This thesis is a first functional study of the RF-LISSOM model (Receptive-Field Laterally Interconnected Synergetically Self-Organizing Map) developed by Sirosh and Miikkulainen (1994a); Sirosh and Miikkulainen (1996, 1997). This chapter describes the architecture of the model in detail, summarizes previous results using RF-LISSOM to model the cortex, and examines the biological underpinnings of the model. Later chapters will show how this basic architecture can account for the psychological phenomenon of the tilt aftereffect.
The RF-LISSOM model is a descendent of computational models developed by von der Malsburg (1973; see also Amari 1980 and Grossberg 1976). These early models demonstrated that simple computational rules could account for the development of oriented receptive fields from visual input. Since these models, new discoveries about intracortical connectivity have fundamentally altered our understanding of the primary visual cortex (Gilbert and Wiesel, 1983; Gilbert et al., 1990). In addition to the afferent input leading from the eye to cortical areas, there are highly-specific patterns of lateral connectivity that develop in response to visual experience (Burkhalter et al., 1993; Dalva and Katz, 1994; Fisken et al., 1975; Gilbert, 1992; Katz and Callaway, 1992; Löwel and Singer, 1992). RF-LISSOM incorporates this new evidence into a computational model of structure and function.
In previous work with the RF-LISSOM model, Sirosh and Miikkulainen (1994a); Sirosh and Miikkulainen (1996, 1997) showed that Hebbian self-organization in a large recurrent network of simple, laterally-connected neural elements can provide a unified account of self-organization and plasticity in the visual cortex.
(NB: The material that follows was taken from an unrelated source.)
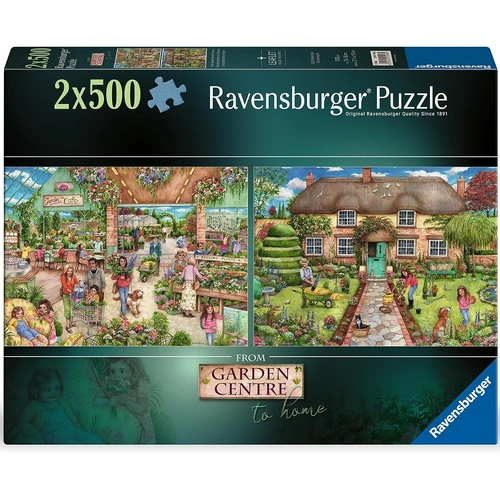 Ravensburger - From the Garden Centre to Home Puzzle 2x500pc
They demonstrated computationally (1) how receptive fields develop selectivity to orientation, ocular dominance, and size, (2) how such receptive fields organize into global structures of intertwined columnar areas, (3) how the lateral connections develop synergetically with the afferent connections and follow their global organization, and (4) how such structures are maintained in a dynamic equilibrium with the input, resulting in reorganization after retinal and cortical lesions. The model also suggests a functional role for the lateral connections: during development, they learn the activity correlations between cortical neurons, and during visual processing, filter out these correlations from cortical activity to form a redundancy-reduced sparse coding of the visual input.